While individual prejudice and ineptitude play a role, the main reason so many victims of police abuses are black is that police patrols are concentrated in minority neighborhoods. That is not the responsibly of individual police officers—it is the responsibility of the public officials who set policy for law enforcement and, ultimately, of the citizens who endorse that policy. It shouldn’t be surprising that citizens who endorse a policy of racial quarantine also sympathize with police who enforce that policy, refusing to charge or convict them in brutality cases.

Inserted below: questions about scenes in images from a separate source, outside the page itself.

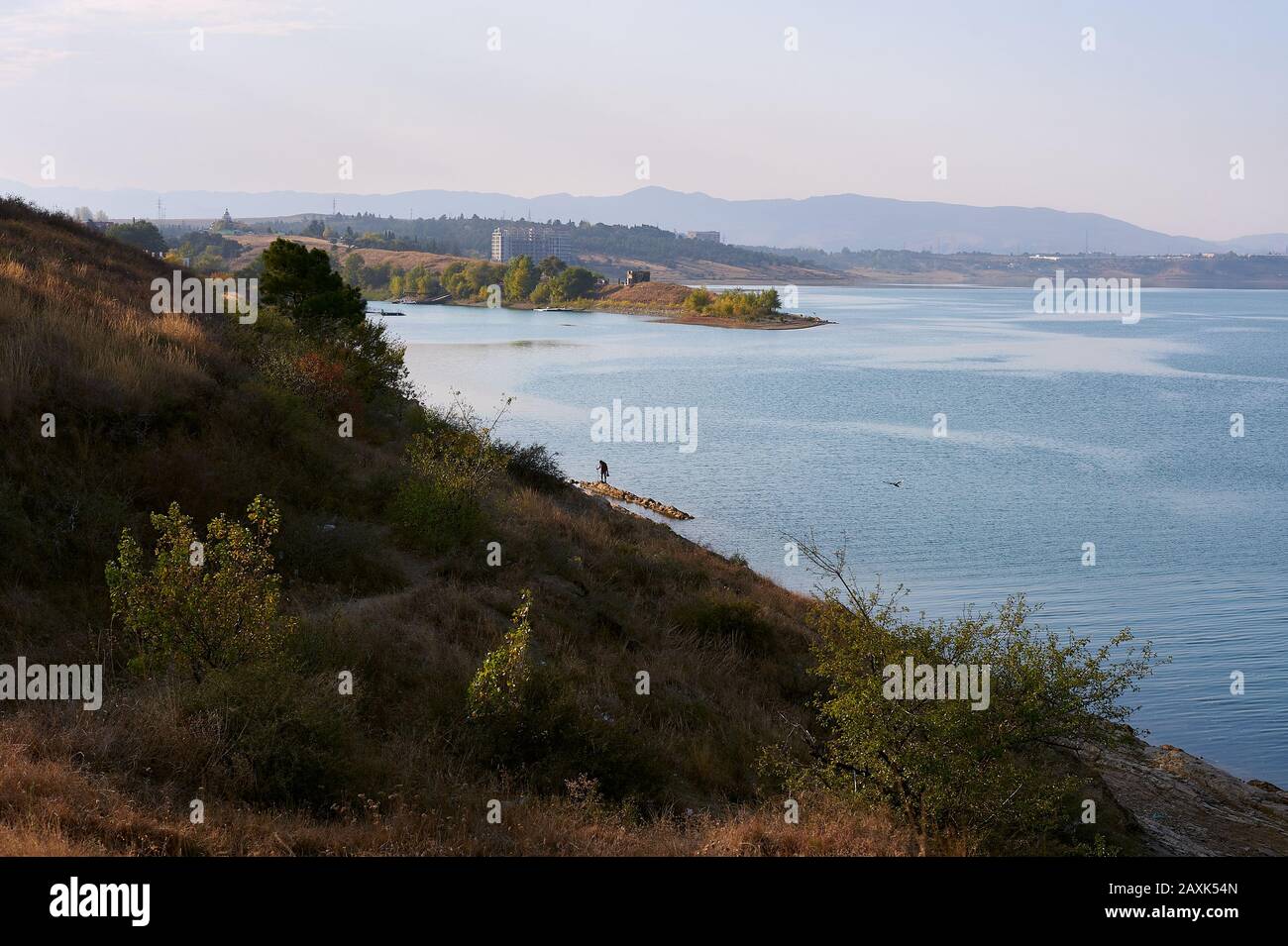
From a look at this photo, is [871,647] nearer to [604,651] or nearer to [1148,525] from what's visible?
[604,651]

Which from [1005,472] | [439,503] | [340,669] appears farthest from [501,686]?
[1005,472]

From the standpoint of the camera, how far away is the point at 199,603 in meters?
9.91

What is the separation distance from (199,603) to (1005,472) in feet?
136

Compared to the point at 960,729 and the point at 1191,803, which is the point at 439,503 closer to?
the point at 960,729

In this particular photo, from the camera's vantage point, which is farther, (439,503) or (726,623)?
(726,623)

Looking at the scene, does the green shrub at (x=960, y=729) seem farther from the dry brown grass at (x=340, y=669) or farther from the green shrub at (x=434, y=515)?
the green shrub at (x=434, y=515)

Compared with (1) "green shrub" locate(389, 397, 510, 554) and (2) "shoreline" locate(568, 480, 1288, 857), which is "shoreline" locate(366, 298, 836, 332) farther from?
(2) "shoreline" locate(568, 480, 1288, 857)

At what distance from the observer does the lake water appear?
85.3ft
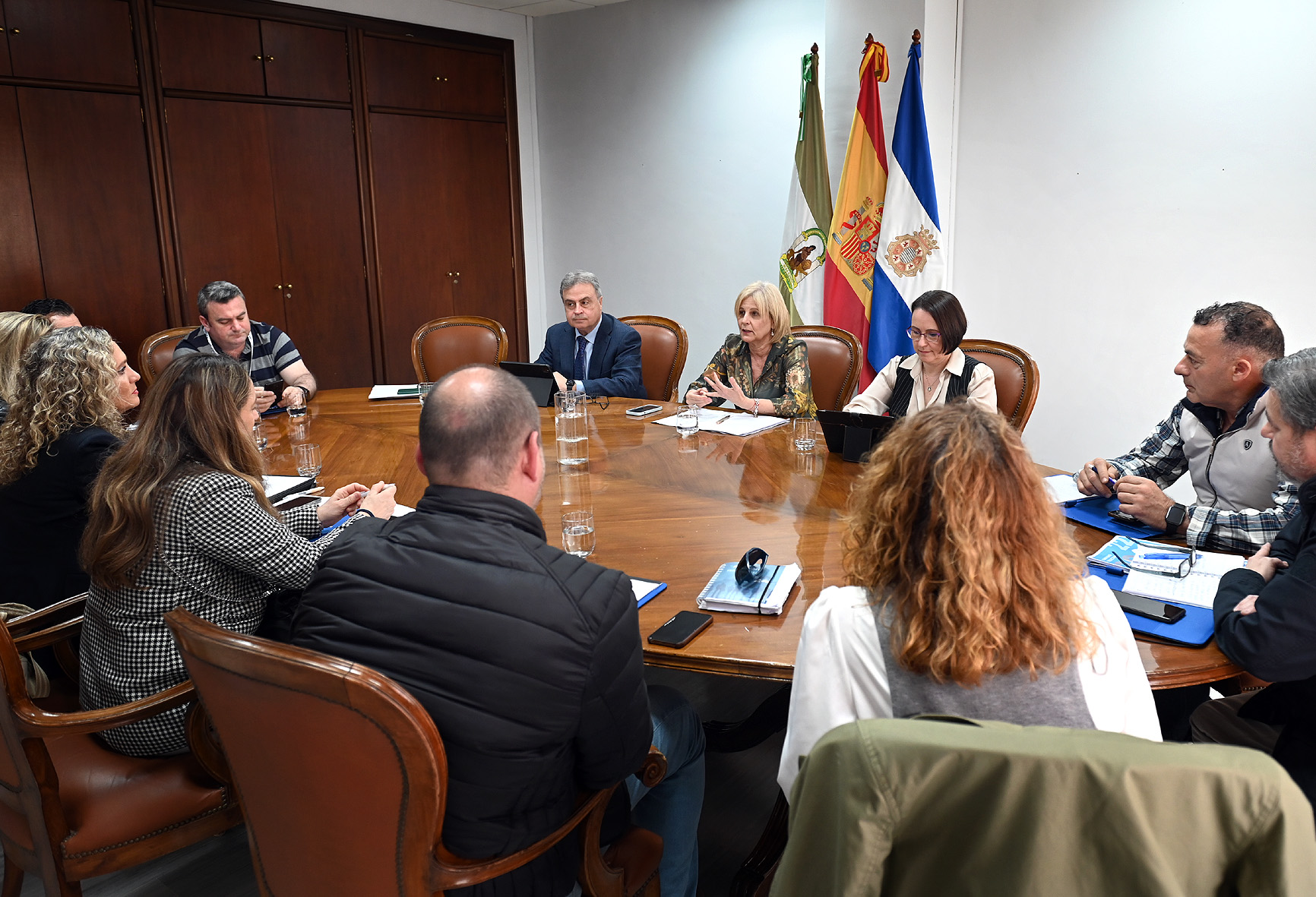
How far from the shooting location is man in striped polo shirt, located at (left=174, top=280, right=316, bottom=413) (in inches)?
151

Tragically, it may be unrealistic to expect Americans—including police—to ignore race, especially when forced to make quick assessments with high stakes. If there is one undeniable theme in the voluminous literature on implicit and unconscious bias, it is that bias is extremely widespread, even among people of good will. And it is not only unconscious bias at work. There is little doubt that many people are aware of their racial biases and believe them to be justified. Police who work in poor, high-crime neighborhoods of color have countless experiences that reinforce racial prejudice. Forced into an antagonistic relationship with the residents of minority communities, police must confront a largely justified resentment, but one for which they, as individuals, are not primarily to blame and which they can do little to relieve. As James Baldwin wrote of a policeman in the Harlem of 1960, “He is facing, daily and nightly, people who would gladly see him dead, and he knows it. . . . there are few things under heaven more unnerving than the silent, accumulating contempt and hatred of a people.” Compounding the problem, the many police who live in racially exclusive suburbs outside the cities where they work have few if any positive experiences with non-whites to allay their prejudices.

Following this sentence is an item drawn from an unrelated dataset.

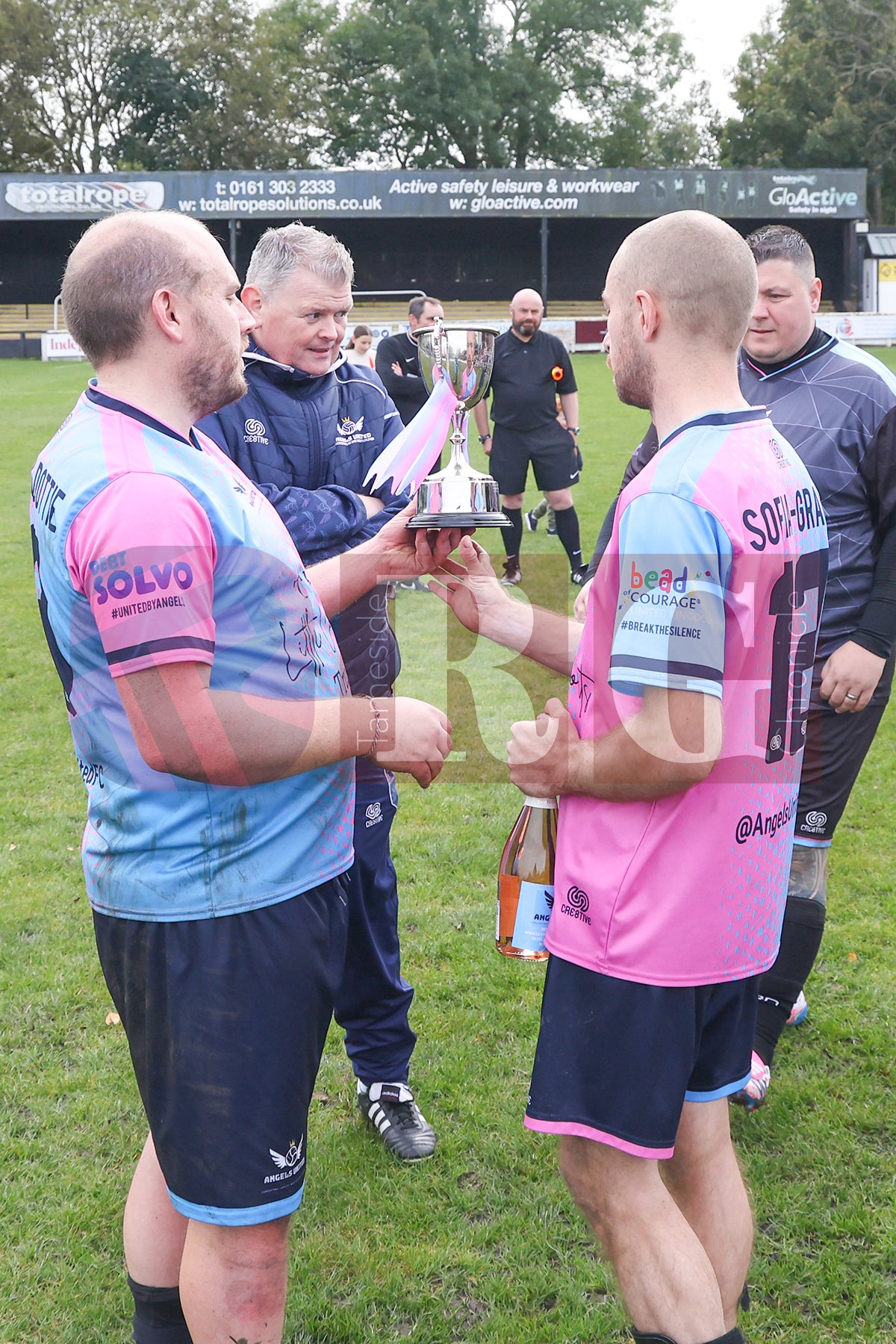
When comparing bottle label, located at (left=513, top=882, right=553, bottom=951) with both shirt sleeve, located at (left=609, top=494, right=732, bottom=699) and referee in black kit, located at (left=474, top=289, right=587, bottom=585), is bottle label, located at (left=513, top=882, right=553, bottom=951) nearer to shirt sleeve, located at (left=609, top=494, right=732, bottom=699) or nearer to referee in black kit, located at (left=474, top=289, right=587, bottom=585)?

All this is a consequence of the most severe of injustices: the isolation of racial minorities in our society—the most durable legacy of Jim Crow era discrimination. But that is no more the fault of the individual cop on the beat than it is of concerned citizens who take comfort in his actions—until something goes wrong. What Baldwin wrote of police brutality almost sixty years ago is as true today: “It is hard . . . to blame the policeman . . . for being such a perfect representative of the people he serves.”
Given that many police officers will consider race when approaching people suspected of wrongdoing—maybe the best we can hope for is to limit the injury that these encounters cause. Here perhaps we can learn from the conservative attack on public unions—of which police unions are among the most powerful—and demand reforms that will make it easier to fire undisciplined or incompetent officers before they kill or maim. After all, the arguments against the inordinate power of police unions are mostly identical to those against the conservative’s bête noir, teacher’s unions. The difference is that incompetent or bigoted teachers leave citizens ignorant while incompetent or bigoted cops leave them dead. Regular monitoring can help to identify police facing an excessive number of complaints, and institutional reform can allow us to deny such officers a warrant to do violence in the name of the state.